HTTPArchive / legacy.httparchive.org

<<THIS REPOSITORY IS DEPRECATED>> The HTTP Archive provides information about website performance such as # of HTTP requests, use of gzip, and amount of JavaScript. This information is recorded over time revealing trends in how the Internet is performing. Built using Open Source software, the code and data are available to everyone allowing researchers large and small to work from a common base.
https://legacy.httparchive.org
Other
328 stars 84 forks source link

The HTTP Archive tracks how the Web is built

!! Important: This repository is deprecated. Please see HTTPArchive/httparchive.org for the latest development !!

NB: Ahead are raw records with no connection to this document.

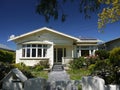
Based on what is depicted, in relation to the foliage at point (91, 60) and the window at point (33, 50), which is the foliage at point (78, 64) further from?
the window at point (33, 50)

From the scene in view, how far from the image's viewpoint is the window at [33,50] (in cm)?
2878

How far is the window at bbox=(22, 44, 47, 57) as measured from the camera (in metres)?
28.8

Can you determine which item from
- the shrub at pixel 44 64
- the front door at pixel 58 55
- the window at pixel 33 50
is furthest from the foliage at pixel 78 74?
the front door at pixel 58 55

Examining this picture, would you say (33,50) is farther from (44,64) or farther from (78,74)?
(78,74)

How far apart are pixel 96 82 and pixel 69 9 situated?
3572mm

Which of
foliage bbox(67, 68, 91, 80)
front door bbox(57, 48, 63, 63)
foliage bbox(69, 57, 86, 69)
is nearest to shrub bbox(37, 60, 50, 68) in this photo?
foliage bbox(69, 57, 86, 69)

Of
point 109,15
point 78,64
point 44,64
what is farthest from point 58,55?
point 109,15

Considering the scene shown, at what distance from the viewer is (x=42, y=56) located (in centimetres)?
2889

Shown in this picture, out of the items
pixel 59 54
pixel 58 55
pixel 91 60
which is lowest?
pixel 91 60

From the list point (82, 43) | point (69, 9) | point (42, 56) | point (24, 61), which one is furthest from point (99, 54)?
point (69, 9)

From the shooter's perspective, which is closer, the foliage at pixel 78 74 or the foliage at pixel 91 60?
the foliage at pixel 78 74

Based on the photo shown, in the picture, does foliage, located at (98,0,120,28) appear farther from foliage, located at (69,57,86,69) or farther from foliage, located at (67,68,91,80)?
foliage, located at (69,57,86,69)

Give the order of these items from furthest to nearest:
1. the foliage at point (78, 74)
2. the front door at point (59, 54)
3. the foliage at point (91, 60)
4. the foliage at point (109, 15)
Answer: the front door at point (59, 54)
the foliage at point (91, 60)
the foliage at point (78, 74)
the foliage at point (109, 15)

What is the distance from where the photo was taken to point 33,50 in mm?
28953
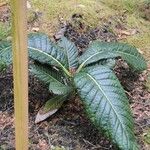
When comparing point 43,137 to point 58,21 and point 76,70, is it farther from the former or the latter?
point 58,21

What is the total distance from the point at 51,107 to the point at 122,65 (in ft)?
2.44

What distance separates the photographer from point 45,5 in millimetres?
3211

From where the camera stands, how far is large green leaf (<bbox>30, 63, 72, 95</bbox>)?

This repo contains the source code powering the HTTP Archive data collection.

What is the HTTP Archive?

Successful societies and institutions recognize the need to record their history - this provides a way to review the past, find explanations for current behavior, and spot emerging trends. In 1996 Brewster Kahle realized the cultural significance of the Internet and the need to record its history. As a result he founded the Internet Archive which collects and permanently stores the Web's digitized content.

In addition to the content of web pages, it's important to record how this digitized content is constructed and served. The HTTP Archive provides this record. It is a permanent repository of web performance information such as size of pages, failed requests, and technologies utilized. This performance information allows us to see trends in how the Web is built and provides a common data set from which to conduct web performance research.